There are also some problems in terms of market conditions. A bull market may benefit certain firms over others despite having "poor" metrics and those using this method will have to account for this. A possible solution would be to grab data on these stocks during different business cycles and then have different models for each scenario.

Method:¶

We pose our problem as a regression (line of best fit) problem: given the listed features above (except 'name') we seek to estimate the return of each stock over a 1 month period. One advantage of this approach is that it offers an intuitive output as each feature will explicitly be associated with some increase or decrease in stock price.

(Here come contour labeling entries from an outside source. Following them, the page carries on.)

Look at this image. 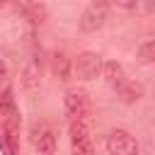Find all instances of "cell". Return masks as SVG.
<instances>
[{
    "label": "cell",
    "mask_w": 155,
    "mask_h": 155,
    "mask_svg": "<svg viewBox=\"0 0 155 155\" xmlns=\"http://www.w3.org/2000/svg\"><path fill=\"white\" fill-rule=\"evenodd\" d=\"M136 58L140 61V63H153L155 61V41L153 39H148V41H143L140 46H138V51H136Z\"/></svg>",
    "instance_id": "12"
},
{
    "label": "cell",
    "mask_w": 155,
    "mask_h": 155,
    "mask_svg": "<svg viewBox=\"0 0 155 155\" xmlns=\"http://www.w3.org/2000/svg\"><path fill=\"white\" fill-rule=\"evenodd\" d=\"M68 128H70V155H94L90 119L68 121Z\"/></svg>",
    "instance_id": "2"
},
{
    "label": "cell",
    "mask_w": 155,
    "mask_h": 155,
    "mask_svg": "<svg viewBox=\"0 0 155 155\" xmlns=\"http://www.w3.org/2000/svg\"><path fill=\"white\" fill-rule=\"evenodd\" d=\"M53 70H56L58 80H70V58L63 51H58L53 56Z\"/></svg>",
    "instance_id": "10"
},
{
    "label": "cell",
    "mask_w": 155,
    "mask_h": 155,
    "mask_svg": "<svg viewBox=\"0 0 155 155\" xmlns=\"http://www.w3.org/2000/svg\"><path fill=\"white\" fill-rule=\"evenodd\" d=\"M0 128H5L12 136H17L19 131V111H17L10 82H2L0 87Z\"/></svg>",
    "instance_id": "3"
},
{
    "label": "cell",
    "mask_w": 155,
    "mask_h": 155,
    "mask_svg": "<svg viewBox=\"0 0 155 155\" xmlns=\"http://www.w3.org/2000/svg\"><path fill=\"white\" fill-rule=\"evenodd\" d=\"M39 78H41V61L36 56H31L22 70V87L27 92H36L39 90Z\"/></svg>",
    "instance_id": "8"
},
{
    "label": "cell",
    "mask_w": 155,
    "mask_h": 155,
    "mask_svg": "<svg viewBox=\"0 0 155 155\" xmlns=\"http://www.w3.org/2000/svg\"><path fill=\"white\" fill-rule=\"evenodd\" d=\"M0 75H5V63L0 61Z\"/></svg>",
    "instance_id": "15"
},
{
    "label": "cell",
    "mask_w": 155,
    "mask_h": 155,
    "mask_svg": "<svg viewBox=\"0 0 155 155\" xmlns=\"http://www.w3.org/2000/svg\"><path fill=\"white\" fill-rule=\"evenodd\" d=\"M107 12H109V2H102V0L90 2V5L85 7V12L80 15V29H82V31H97V29L104 24Z\"/></svg>",
    "instance_id": "6"
},
{
    "label": "cell",
    "mask_w": 155,
    "mask_h": 155,
    "mask_svg": "<svg viewBox=\"0 0 155 155\" xmlns=\"http://www.w3.org/2000/svg\"><path fill=\"white\" fill-rule=\"evenodd\" d=\"M0 150H2V155H17V136L0 128Z\"/></svg>",
    "instance_id": "14"
},
{
    "label": "cell",
    "mask_w": 155,
    "mask_h": 155,
    "mask_svg": "<svg viewBox=\"0 0 155 155\" xmlns=\"http://www.w3.org/2000/svg\"><path fill=\"white\" fill-rule=\"evenodd\" d=\"M63 107H65V116L68 121H82L90 119L92 104H90V94L85 87H68L65 97H63Z\"/></svg>",
    "instance_id": "1"
},
{
    "label": "cell",
    "mask_w": 155,
    "mask_h": 155,
    "mask_svg": "<svg viewBox=\"0 0 155 155\" xmlns=\"http://www.w3.org/2000/svg\"><path fill=\"white\" fill-rule=\"evenodd\" d=\"M107 150H109V155H140L138 140H136L128 131H124V128H116V131L109 133V138H107Z\"/></svg>",
    "instance_id": "4"
},
{
    "label": "cell",
    "mask_w": 155,
    "mask_h": 155,
    "mask_svg": "<svg viewBox=\"0 0 155 155\" xmlns=\"http://www.w3.org/2000/svg\"><path fill=\"white\" fill-rule=\"evenodd\" d=\"M119 92H121V97H124L126 102H136V99L143 97V85H140V82H131V80H126V85H124Z\"/></svg>",
    "instance_id": "13"
},
{
    "label": "cell",
    "mask_w": 155,
    "mask_h": 155,
    "mask_svg": "<svg viewBox=\"0 0 155 155\" xmlns=\"http://www.w3.org/2000/svg\"><path fill=\"white\" fill-rule=\"evenodd\" d=\"M19 10H22L31 22H41V19L46 17V7H44L41 2H22Z\"/></svg>",
    "instance_id": "11"
},
{
    "label": "cell",
    "mask_w": 155,
    "mask_h": 155,
    "mask_svg": "<svg viewBox=\"0 0 155 155\" xmlns=\"http://www.w3.org/2000/svg\"><path fill=\"white\" fill-rule=\"evenodd\" d=\"M102 73H104V78H107V82H109L111 87L121 90V87L126 85V73H124V65H121V63L107 61V63H102Z\"/></svg>",
    "instance_id": "9"
},
{
    "label": "cell",
    "mask_w": 155,
    "mask_h": 155,
    "mask_svg": "<svg viewBox=\"0 0 155 155\" xmlns=\"http://www.w3.org/2000/svg\"><path fill=\"white\" fill-rule=\"evenodd\" d=\"M73 68H75V75L80 80H92L102 73V56L94 51H82L73 61Z\"/></svg>",
    "instance_id": "5"
},
{
    "label": "cell",
    "mask_w": 155,
    "mask_h": 155,
    "mask_svg": "<svg viewBox=\"0 0 155 155\" xmlns=\"http://www.w3.org/2000/svg\"><path fill=\"white\" fill-rule=\"evenodd\" d=\"M31 143L41 155H53L56 153V133L46 121H39L31 126Z\"/></svg>",
    "instance_id": "7"
}]
</instances>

Another option that I have been considering is to classify each stock as a good investment or bad investment using logistic regression, then test the two groups against each other.

An essential part of this plan though, relies upon us parsing through the available data to see which components will earn us a premium, then using those components to evaluate our stocks' performance.